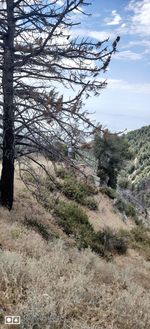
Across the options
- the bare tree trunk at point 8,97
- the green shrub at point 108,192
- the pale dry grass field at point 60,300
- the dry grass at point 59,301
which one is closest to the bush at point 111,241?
the bare tree trunk at point 8,97

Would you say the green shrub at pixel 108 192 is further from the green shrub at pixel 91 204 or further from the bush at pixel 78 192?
the green shrub at pixel 91 204

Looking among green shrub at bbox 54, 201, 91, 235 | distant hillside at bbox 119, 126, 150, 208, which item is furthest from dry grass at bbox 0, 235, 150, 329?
distant hillside at bbox 119, 126, 150, 208

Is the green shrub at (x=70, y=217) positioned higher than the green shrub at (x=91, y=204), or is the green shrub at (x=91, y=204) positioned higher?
the green shrub at (x=91, y=204)

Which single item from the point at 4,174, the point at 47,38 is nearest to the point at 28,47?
the point at 47,38

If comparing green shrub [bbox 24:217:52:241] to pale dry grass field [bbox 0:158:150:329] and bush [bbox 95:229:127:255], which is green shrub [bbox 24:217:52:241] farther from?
pale dry grass field [bbox 0:158:150:329]

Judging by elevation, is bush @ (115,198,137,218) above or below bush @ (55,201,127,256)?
above

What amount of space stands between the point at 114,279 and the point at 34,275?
105 inches

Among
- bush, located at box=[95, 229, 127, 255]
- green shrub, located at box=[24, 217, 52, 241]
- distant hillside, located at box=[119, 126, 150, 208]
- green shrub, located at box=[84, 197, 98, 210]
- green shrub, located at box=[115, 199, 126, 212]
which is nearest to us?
green shrub, located at box=[24, 217, 52, 241]

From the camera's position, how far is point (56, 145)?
44.6 feet

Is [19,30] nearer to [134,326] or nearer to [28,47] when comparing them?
[28,47]

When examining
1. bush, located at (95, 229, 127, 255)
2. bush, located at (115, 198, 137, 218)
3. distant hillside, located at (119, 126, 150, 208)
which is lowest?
bush, located at (95, 229, 127, 255)

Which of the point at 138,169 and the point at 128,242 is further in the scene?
the point at 138,169

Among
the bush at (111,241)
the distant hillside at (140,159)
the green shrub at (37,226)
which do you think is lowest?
the bush at (111,241)

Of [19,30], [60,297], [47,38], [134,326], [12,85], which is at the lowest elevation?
[134,326]
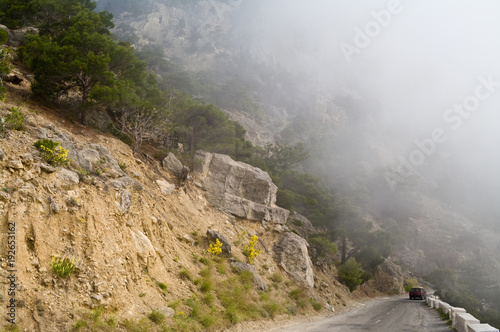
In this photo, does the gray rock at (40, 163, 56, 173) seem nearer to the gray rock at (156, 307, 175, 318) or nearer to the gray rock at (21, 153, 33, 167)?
the gray rock at (21, 153, 33, 167)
--------------------------------------------------
** Given task **
Copy the rows again, starting at the line that contains "If comparing green" and ending with the last of the rows, but replace "distant hillside" with "far hillside" and change nothing else. Leave the pictures out.

** Response below **
If comparing green shrub [bbox 24:217:52:241] to pale dry grass field [bbox 0:158:150:329] and bush [bbox 95:229:127:255], which is green shrub [bbox 24:217:52:241] farther from?
pale dry grass field [bbox 0:158:150:329]

Judging by elevation, is bush @ (115,198,137,218) above or below bush @ (55,201,127,256)?
above

What amount of space stands between the point at 114,279 and the point at 34,275?
105 inches

Among
- bush, located at box=[95, 229, 127, 255]
- green shrub, located at box=[24, 217, 52, 241]
- far hillside, located at box=[119, 126, 150, 208]
- green shrub, located at box=[84, 197, 98, 210]
- green shrub, located at box=[115, 199, 126, 212]
which is nearest to us?
green shrub, located at box=[24, 217, 52, 241]

From the camera's position, how far is point (56, 145)?
44.6 feet

Is [19,30] nearer to [134,326] or nearer to [28,47] when comparing them?
[28,47]

When examining
1. bush, located at (95, 229, 127, 255)
2. bush, located at (115, 198, 137, 218)
3. far hillside, located at (119, 126, 150, 208)
which is lowest?
bush, located at (95, 229, 127, 255)

Which of the point at 138,169 and the point at 128,242 is further in the scene?
the point at 138,169

Among
the bush at (111,241)
the far hillside at (140,159)
the green shrub at (37,226)
which do you think is lowest?
the bush at (111,241)

Of [19,30], [60,297], [47,38], [134,326], [12,85], which is at the lowest elevation?
[134,326]
In this photo, does the gray rock at (40, 163, 56, 173) seem nearer to the gray rock at (156, 307, 175, 318) or nearer to the gray rock at (21, 153, 33, 167)?
the gray rock at (21, 153, 33, 167)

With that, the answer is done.